After a long, cold while of climbing, I came to a fork in the trail and sort of guessed at which way to go. In ~.2 miles, I saw 13,020 ft. Lake Waiau.  I would have loved to explore it, but sunrise was fast approaching.  I turned around and headed towards the summit to a point where the trail intersected a paved road (yes, you can drive to within ~1/4 mile of the summit... but that's no fun).  I couldn't find where the trail picked up again, so I just jogged along the road (for 1/2 mile maybe) until I came upon the final trail section to the summit.  The horizon was glowing brightly now and just as I reached the summit, the sun blazed into view as it breached the cloud layer, far below me.  I was a bit overcome with joy to see the sunrise, providing views as breathtaking as I could have imagined, after a long, cold, lonely hike through the darkness.  It was frigid on the summit ad 13,796'.  A steady 25-30 mph wind was chilling me to the bone and I felt like I was going to lose my glove-less right hand to frostbite (a risk worth taking in order to capture some video and photos).  I took it all in for 10-15 minutes and then started meandering back down the mountain.

Approaching the summit... I suspect this was once a snowman.

Summit video.

Sunrise from 13,796 ft!

Part of the observatory + sunrise pano.

My watch was 100 ft. off.  Notice the pyramid shaped shadow of Mauna Kea, stretching off over the ocean towards the horizon.  Awesome!

I wasn't able to descend as fast as I had planned due to the mild ACM.  Whenever I started moving too fast, I would become slightly nauseous and dizzy, so I just stumbled on down, enjoying the specatcular views, running until I felt nauseous and then hiking for a while.  I started feeling better almost immediately once I had descended beyond the 11,000' mark, at which point I was able to run the rest of the way to the visitor center.

One of the many cinder cones on the slopes of Mauna Kea and the gently rising slopes of 13,200' Mauna Loa in the background.

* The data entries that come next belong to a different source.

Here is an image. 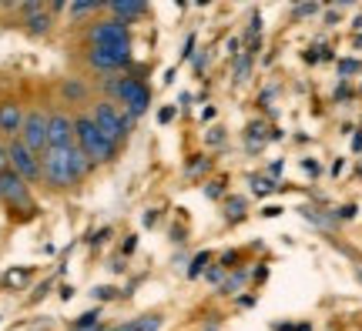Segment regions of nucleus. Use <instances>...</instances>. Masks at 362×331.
<instances>
[{
	"instance_id": "f257e3e1",
	"label": "nucleus",
	"mask_w": 362,
	"mask_h": 331,
	"mask_svg": "<svg viewBox=\"0 0 362 331\" xmlns=\"http://www.w3.org/2000/svg\"><path fill=\"white\" fill-rule=\"evenodd\" d=\"M40 167H44V178L57 184V188H67V184H78L84 174H88L90 161L84 157L78 144H67V148H47L40 154Z\"/></svg>"
},
{
	"instance_id": "f8f14e48",
	"label": "nucleus",
	"mask_w": 362,
	"mask_h": 331,
	"mask_svg": "<svg viewBox=\"0 0 362 331\" xmlns=\"http://www.w3.org/2000/svg\"><path fill=\"white\" fill-rule=\"evenodd\" d=\"M24 11L30 13V20H27V24H30V30H34V34H44V30H47V27H51V20H47V17H44V7H40V4H24Z\"/></svg>"
},
{
	"instance_id": "0eeeda50",
	"label": "nucleus",
	"mask_w": 362,
	"mask_h": 331,
	"mask_svg": "<svg viewBox=\"0 0 362 331\" xmlns=\"http://www.w3.org/2000/svg\"><path fill=\"white\" fill-rule=\"evenodd\" d=\"M0 198L4 201L17 204V207H30V191H27V181L21 174H13V171H4L0 174Z\"/></svg>"
},
{
	"instance_id": "9d476101",
	"label": "nucleus",
	"mask_w": 362,
	"mask_h": 331,
	"mask_svg": "<svg viewBox=\"0 0 362 331\" xmlns=\"http://www.w3.org/2000/svg\"><path fill=\"white\" fill-rule=\"evenodd\" d=\"M88 61H90V67H98V71H117V67L128 64V51H117V47H90Z\"/></svg>"
},
{
	"instance_id": "ddd939ff",
	"label": "nucleus",
	"mask_w": 362,
	"mask_h": 331,
	"mask_svg": "<svg viewBox=\"0 0 362 331\" xmlns=\"http://www.w3.org/2000/svg\"><path fill=\"white\" fill-rule=\"evenodd\" d=\"M107 7L117 13V20H121V17H138V13H144V4H138V0H117V4H107Z\"/></svg>"
},
{
	"instance_id": "20e7f679",
	"label": "nucleus",
	"mask_w": 362,
	"mask_h": 331,
	"mask_svg": "<svg viewBox=\"0 0 362 331\" xmlns=\"http://www.w3.org/2000/svg\"><path fill=\"white\" fill-rule=\"evenodd\" d=\"M7 161H11V171L13 174H21L24 181H37L44 174V167H40V157L30 148H27L24 140H11L7 144Z\"/></svg>"
},
{
	"instance_id": "2eb2a0df",
	"label": "nucleus",
	"mask_w": 362,
	"mask_h": 331,
	"mask_svg": "<svg viewBox=\"0 0 362 331\" xmlns=\"http://www.w3.org/2000/svg\"><path fill=\"white\" fill-rule=\"evenodd\" d=\"M94 318H98V315H84V318H81L78 325H74V328H78V331H88L90 325H94Z\"/></svg>"
},
{
	"instance_id": "f3484780",
	"label": "nucleus",
	"mask_w": 362,
	"mask_h": 331,
	"mask_svg": "<svg viewBox=\"0 0 362 331\" xmlns=\"http://www.w3.org/2000/svg\"><path fill=\"white\" fill-rule=\"evenodd\" d=\"M315 11H319V7H315V4H305V7H298L296 13H302V17H305V13H315Z\"/></svg>"
},
{
	"instance_id": "1a4fd4ad",
	"label": "nucleus",
	"mask_w": 362,
	"mask_h": 331,
	"mask_svg": "<svg viewBox=\"0 0 362 331\" xmlns=\"http://www.w3.org/2000/svg\"><path fill=\"white\" fill-rule=\"evenodd\" d=\"M117 97H121V101L128 104V107L134 111V114H141L144 107L151 104V94H148V88H144V84L138 80V77H124V80L117 84Z\"/></svg>"
},
{
	"instance_id": "7ed1b4c3",
	"label": "nucleus",
	"mask_w": 362,
	"mask_h": 331,
	"mask_svg": "<svg viewBox=\"0 0 362 331\" xmlns=\"http://www.w3.org/2000/svg\"><path fill=\"white\" fill-rule=\"evenodd\" d=\"M90 121L98 124V131H101V134L111 140V144H117V140H121V138H124V134L131 131V117L121 114L115 104H107V101L94 104V111H90Z\"/></svg>"
},
{
	"instance_id": "4468645a",
	"label": "nucleus",
	"mask_w": 362,
	"mask_h": 331,
	"mask_svg": "<svg viewBox=\"0 0 362 331\" xmlns=\"http://www.w3.org/2000/svg\"><path fill=\"white\" fill-rule=\"evenodd\" d=\"M98 7H101V4H71L67 11L74 13V17H84V13H94V11H98Z\"/></svg>"
},
{
	"instance_id": "f03ea898",
	"label": "nucleus",
	"mask_w": 362,
	"mask_h": 331,
	"mask_svg": "<svg viewBox=\"0 0 362 331\" xmlns=\"http://www.w3.org/2000/svg\"><path fill=\"white\" fill-rule=\"evenodd\" d=\"M74 134H78V148L84 151V157H88L90 164H101V161H111V157H115L117 144H111V140L104 138L90 117H78V121H74Z\"/></svg>"
},
{
	"instance_id": "9b49d317",
	"label": "nucleus",
	"mask_w": 362,
	"mask_h": 331,
	"mask_svg": "<svg viewBox=\"0 0 362 331\" xmlns=\"http://www.w3.org/2000/svg\"><path fill=\"white\" fill-rule=\"evenodd\" d=\"M0 131H4V134H11V138L24 131V114H21V104L17 101L0 104Z\"/></svg>"
},
{
	"instance_id": "dca6fc26",
	"label": "nucleus",
	"mask_w": 362,
	"mask_h": 331,
	"mask_svg": "<svg viewBox=\"0 0 362 331\" xmlns=\"http://www.w3.org/2000/svg\"><path fill=\"white\" fill-rule=\"evenodd\" d=\"M7 167H11V161H7V148H4V144H0V174H4V171H7Z\"/></svg>"
},
{
	"instance_id": "a211bd4d",
	"label": "nucleus",
	"mask_w": 362,
	"mask_h": 331,
	"mask_svg": "<svg viewBox=\"0 0 362 331\" xmlns=\"http://www.w3.org/2000/svg\"><path fill=\"white\" fill-rule=\"evenodd\" d=\"M359 278H362V271H359Z\"/></svg>"
},
{
	"instance_id": "6e6552de",
	"label": "nucleus",
	"mask_w": 362,
	"mask_h": 331,
	"mask_svg": "<svg viewBox=\"0 0 362 331\" xmlns=\"http://www.w3.org/2000/svg\"><path fill=\"white\" fill-rule=\"evenodd\" d=\"M78 134H74V117L67 114H51L47 117V148H67L74 144Z\"/></svg>"
},
{
	"instance_id": "39448f33",
	"label": "nucleus",
	"mask_w": 362,
	"mask_h": 331,
	"mask_svg": "<svg viewBox=\"0 0 362 331\" xmlns=\"http://www.w3.org/2000/svg\"><path fill=\"white\" fill-rule=\"evenodd\" d=\"M90 44L94 47H117V51H128L131 47V34L124 20H101V24L90 27Z\"/></svg>"
},
{
	"instance_id": "423d86ee",
	"label": "nucleus",
	"mask_w": 362,
	"mask_h": 331,
	"mask_svg": "<svg viewBox=\"0 0 362 331\" xmlns=\"http://www.w3.org/2000/svg\"><path fill=\"white\" fill-rule=\"evenodd\" d=\"M21 140L34 154H44L47 151V114L44 111H30L24 117V131H21Z\"/></svg>"
}]
</instances>
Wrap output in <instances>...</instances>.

Heading back down to the clouds.

Clouds started to form around me on my way down.

I couldn't help but purchase a cool USGS summit  marker. :)

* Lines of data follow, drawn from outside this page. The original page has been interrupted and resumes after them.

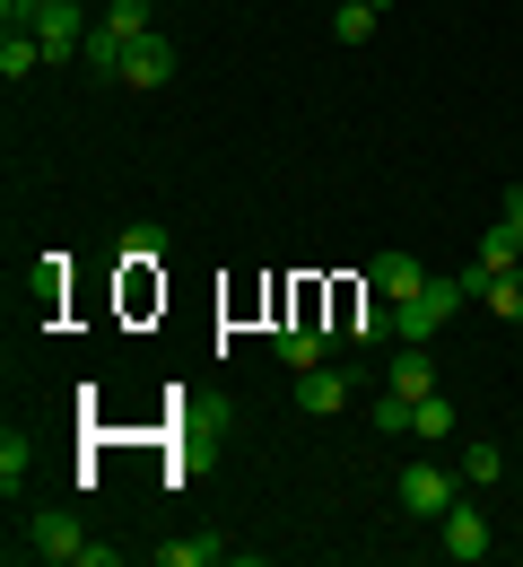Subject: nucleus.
Here are the masks:
<instances>
[{
  "label": "nucleus",
  "mask_w": 523,
  "mask_h": 567,
  "mask_svg": "<svg viewBox=\"0 0 523 567\" xmlns=\"http://www.w3.org/2000/svg\"><path fill=\"white\" fill-rule=\"evenodd\" d=\"M87 524H79L71 506H35L27 515V542H18V559H44V567H87Z\"/></svg>",
  "instance_id": "1"
},
{
  "label": "nucleus",
  "mask_w": 523,
  "mask_h": 567,
  "mask_svg": "<svg viewBox=\"0 0 523 567\" xmlns=\"http://www.w3.org/2000/svg\"><path fill=\"white\" fill-rule=\"evenodd\" d=\"M462 306H471V288H462V280H428L419 297H401V306H393V341H437Z\"/></svg>",
  "instance_id": "2"
},
{
  "label": "nucleus",
  "mask_w": 523,
  "mask_h": 567,
  "mask_svg": "<svg viewBox=\"0 0 523 567\" xmlns=\"http://www.w3.org/2000/svg\"><path fill=\"white\" fill-rule=\"evenodd\" d=\"M393 497H401V515H419V524H437V515H446L453 497V481L446 472H437V463H410V472H401V481H393Z\"/></svg>",
  "instance_id": "3"
},
{
  "label": "nucleus",
  "mask_w": 523,
  "mask_h": 567,
  "mask_svg": "<svg viewBox=\"0 0 523 567\" xmlns=\"http://www.w3.org/2000/svg\"><path fill=\"white\" fill-rule=\"evenodd\" d=\"M437 533H446V559H489V542H498V533H489V515H480V506H471V497H453L446 515H437Z\"/></svg>",
  "instance_id": "4"
},
{
  "label": "nucleus",
  "mask_w": 523,
  "mask_h": 567,
  "mask_svg": "<svg viewBox=\"0 0 523 567\" xmlns=\"http://www.w3.org/2000/svg\"><path fill=\"white\" fill-rule=\"evenodd\" d=\"M27 35L44 44V62H71L79 44H87V9H79V0H53V9H44V18L27 27Z\"/></svg>",
  "instance_id": "5"
},
{
  "label": "nucleus",
  "mask_w": 523,
  "mask_h": 567,
  "mask_svg": "<svg viewBox=\"0 0 523 567\" xmlns=\"http://www.w3.org/2000/svg\"><path fill=\"white\" fill-rule=\"evenodd\" d=\"M428 288V271L410 262V254H375L367 262V297H384V306H401V297H419Z\"/></svg>",
  "instance_id": "6"
},
{
  "label": "nucleus",
  "mask_w": 523,
  "mask_h": 567,
  "mask_svg": "<svg viewBox=\"0 0 523 567\" xmlns=\"http://www.w3.org/2000/svg\"><path fill=\"white\" fill-rule=\"evenodd\" d=\"M166 79H175V44H166V35L149 27V35L123 53V87H166Z\"/></svg>",
  "instance_id": "7"
},
{
  "label": "nucleus",
  "mask_w": 523,
  "mask_h": 567,
  "mask_svg": "<svg viewBox=\"0 0 523 567\" xmlns=\"http://www.w3.org/2000/svg\"><path fill=\"white\" fill-rule=\"evenodd\" d=\"M349 393H358V375H341V367H323V358L297 367V411H341Z\"/></svg>",
  "instance_id": "8"
},
{
  "label": "nucleus",
  "mask_w": 523,
  "mask_h": 567,
  "mask_svg": "<svg viewBox=\"0 0 523 567\" xmlns=\"http://www.w3.org/2000/svg\"><path fill=\"white\" fill-rule=\"evenodd\" d=\"M236 550H227V533H184V542H166L157 550V567H227Z\"/></svg>",
  "instance_id": "9"
},
{
  "label": "nucleus",
  "mask_w": 523,
  "mask_h": 567,
  "mask_svg": "<svg viewBox=\"0 0 523 567\" xmlns=\"http://www.w3.org/2000/svg\"><path fill=\"white\" fill-rule=\"evenodd\" d=\"M79 53H87V71H96V79H123V53H132V35H114V27H105V18H96V27H87V44H79Z\"/></svg>",
  "instance_id": "10"
},
{
  "label": "nucleus",
  "mask_w": 523,
  "mask_h": 567,
  "mask_svg": "<svg viewBox=\"0 0 523 567\" xmlns=\"http://www.w3.org/2000/svg\"><path fill=\"white\" fill-rule=\"evenodd\" d=\"M498 323H523V262H506V271H489V297H480Z\"/></svg>",
  "instance_id": "11"
},
{
  "label": "nucleus",
  "mask_w": 523,
  "mask_h": 567,
  "mask_svg": "<svg viewBox=\"0 0 523 567\" xmlns=\"http://www.w3.org/2000/svg\"><path fill=\"white\" fill-rule=\"evenodd\" d=\"M410 427H419L428 445H446V436H453L462 420H453V402H446V393H419V402H410Z\"/></svg>",
  "instance_id": "12"
},
{
  "label": "nucleus",
  "mask_w": 523,
  "mask_h": 567,
  "mask_svg": "<svg viewBox=\"0 0 523 567\" xmlns=\"http://www.w3.org/2000/svg\"><path fill=\"white\" fill-rule=\"evenodd\" d=\"M393 393H410V402H419V393H437V367H428V350H419V341L393 358Z\"/></svg>",
  "instance_id": "13"
},
{
  "label": "nucleus",
  "mask_w": 523,
  "mask_h": 567,
  "mask_svg": "<svg viewBox=\"0 0 523 567\" xmlns=\"http://www.w3.org/2000/svg\"><path fill=\"white\" fill-rule=\"evenodd\" d=\"M498 472H506V445H489V436H471V445H462V481H471V489H489Z\"/></svg>",
  "instance_id": "14"
},
{
  "label": "nucleus",
  "mask_w": 523,
  "mask_h": 567,
  "mask_svg": "<svg viewBox=\"0 0 523 567\" xmlns=\"http://www.w3.org/2000/svg\"><path fill=\"white\" fill-rule=\"evenodd\" d=\"M375 18H384L375 0H341V9H332V35H341V44H367V35H375Z\"/></svg>",
  "instance_id": "15"
},
{
  "label": "nucleus",
  "mask_w": 523,
  "mask_h": 567,
  "mask_svg": "<svg viewBox=\"0 0 523 567\" xmlns=\"http://www.w3.org/2000/svg\"><path fill=\"white\" fill-rule=\"evenodd\" d=\"M367 420L384 427V436H393V427H410V393H393V384H384V393H367Z\"/></svg>",
  "instance_id": "16"
},
{
  "label": "nucleus",
  "mask_w": 523,
  "mask_h": 567,
  "mask_svg": "<svg viewBox=\"0 0 523 567\" xmlns=\"http://www.w3.org/2000/svg\"><path fill=\"white\" fill-rule=\"evenodd\" d=\"M27 463H35V445L9 427V436H0V489H18V481H27Z\"/></svg>",
  "instance_id": "17"
},
{
  "label": "nucleus",
  "mask_w": 523,
  "mask_h": 567,
  "mask_svg": "<svg viewBox=\"0 0 523 567\" xmlns=\"http://www.w3.org/2000/svg\"><path fill=\"white\" fill-rule=\"evenodd\" d=\"M105 27L140 44V35H149V0H105Z\"/></svg>",
  "instance_id": "18"
},
{
  "label": "nucleus",
  "mask_w": 523,
  "mask_h": 567,
  "mask_svg": "<svg viewBox=\"0 0 523 567\" xmlns=\"http://www.w3.org/2000/svg\"><path fill=\"white\" fill-rule=\"evenodd\" d=\"M35 62H44V44H35V35H0V71H9V79H27Z\"/></svg>",
  "instance_id": "19"
},
{
  "label": "nucleus",
  "mask_w": 523,
  "mask_h": 567,
  "mask_svg": "<svg viewBox=\"0 0 523 567\" xmlns=\"http://www.w3.org/2000/svg\"><path fill=\"white\" fill-rule=\"evenodd\" d=\"M35 9H53V0H35Z\"/></svg>",
  "instance_id": "20"
},
{
  "label": "nucleus",
  "mask_w": 523,
  "mask_h": 567,
  "mask_svg": "<svg viewBox=\"0 0 523 567\" xmlns=\"http://www.w3.org/2000/svg\"><path fill=\"white\" fill-rule=\"evenodd\" d=\"M375 9H384V0H375Z\"/></svg>",
  "instance_id": "21"
}]
</instances>
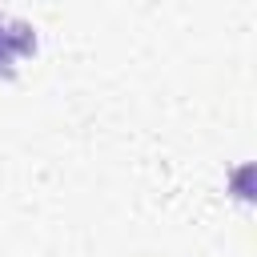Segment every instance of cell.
<instances>
[{
	"label": "cell",
	"instance_id": "cell-1",
	"mask_svg": "<svg viewBox=\"0 0 257 257\" xmlns=\"http://www.w3.org/2000/svg\"><path fill=\"white\" fill-rule=\"evenodd\" d=\"M36 52V28L16 20V16H0V76H16V60Z\"/></svg>",
	"mask_w": 257,
	"mask_h": 257
}]
</instances>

I made it to the top in roughly 3 hours and back down in about 2.  As I drove back towards the coast, Mauna Kea became covered in storm clouds and stayed that way for the next few days.  For the rest of the trip, I felt extremely fortunate that I took advantage of the opportunity to visit the summit.  It was a highlight of the trip, for sure.

The summit was obscured by clouds ~45 minutes after I returned to the visitor center.

Another view towards the summit from Mauna Lani, ~3 hours after I summited.

A fitting sunset to go with such a great sunrise.

Hapuna Beach

Saturday - We headed to the other side of the big island to check out Volcano National Park and the surrounding area.

Akaka Falls

A black sand beach.

Racing around on some lava.

Recent flows.  Steam is rising off the current flow on the mountain slope.

Kilauea crater.

Kilauea crater from The Jaggar Museum.

Sunday - Happy easter!  More snorkeling, I may have snuck in a light jog.  I met some great sea turtles today!

Weekly Totals: 29 miles, 5,600 ft. elevation.

Snorkeling with green sea turtles.

We were all getting flipped around by the waves.

Snorkeling with honus (green sea turtles).  There were 8-10 in this cove.